Biélorussie: l’opposition officielle remporte le prix Sakharov
Au Bélarus, les manifestations massives et extrêmement pacifiques contre le régime du président Loukachenka pacifiques contre le régime du président Loukachenka se poursuivent, tout comme la réaction brutale des autorités de l’État.
@nexta_tv
Une vidéo d’un fourgon de prison a fuité et montre comment la police de Loukachenko traite les détenus:
En octobre, le Prix Sakharov 2020 pour la liberté de l’esprit a été décerné à l’opposition démocratique du Bélarus (qui comprend le Conseil de coordination – formé après l’élection présidentielle truquée en août – et d’autres personnalités de la société civile). Le mois a de nouveau vu plusieurs centaines de manifestants arrêtés, y compris des travailleurs prévoyant de participer à une grève nationale. Il a également vu la célèbre chaîne Telegram NEXTA qualifiée d’ « extrémiste » par les autorités (NEXTA est une source d’information indépendante qui partage des vidéos et des photos liées aux manifestations).

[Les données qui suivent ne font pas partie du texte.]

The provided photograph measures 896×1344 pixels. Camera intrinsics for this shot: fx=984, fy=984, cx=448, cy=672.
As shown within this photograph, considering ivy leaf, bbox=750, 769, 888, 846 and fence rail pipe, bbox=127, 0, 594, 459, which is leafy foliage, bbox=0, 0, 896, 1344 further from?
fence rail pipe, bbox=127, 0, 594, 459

L’Association bélarussienne des journalistes, en collaboration avec d’autres groupes de défense des droits, a produit, ce mois-ci, un rapport détaillé sur la situation des droits humains au Bélarus après les élections. Veuillez le consulter.
Le conflit du Haut-Karabakh et la sécurité des journalistes
Les combats en cours entre l’Arménie et l’Azerbaïdjan au sujet de la région du Haut-Karabakh ont vu plusieurs journalistes blessés, attaqués ou harcelés pour avoir fait leur travail. Ce mois-ci, les membres de l’IFEX et d’autres groupes de la liberté de la presse ont publié une déclaration appelant les deux États à respecter leurs obligations conformément au droit international humanitaire et au droit international des droits humains pour protéger les journalistes dans les situations de conflit.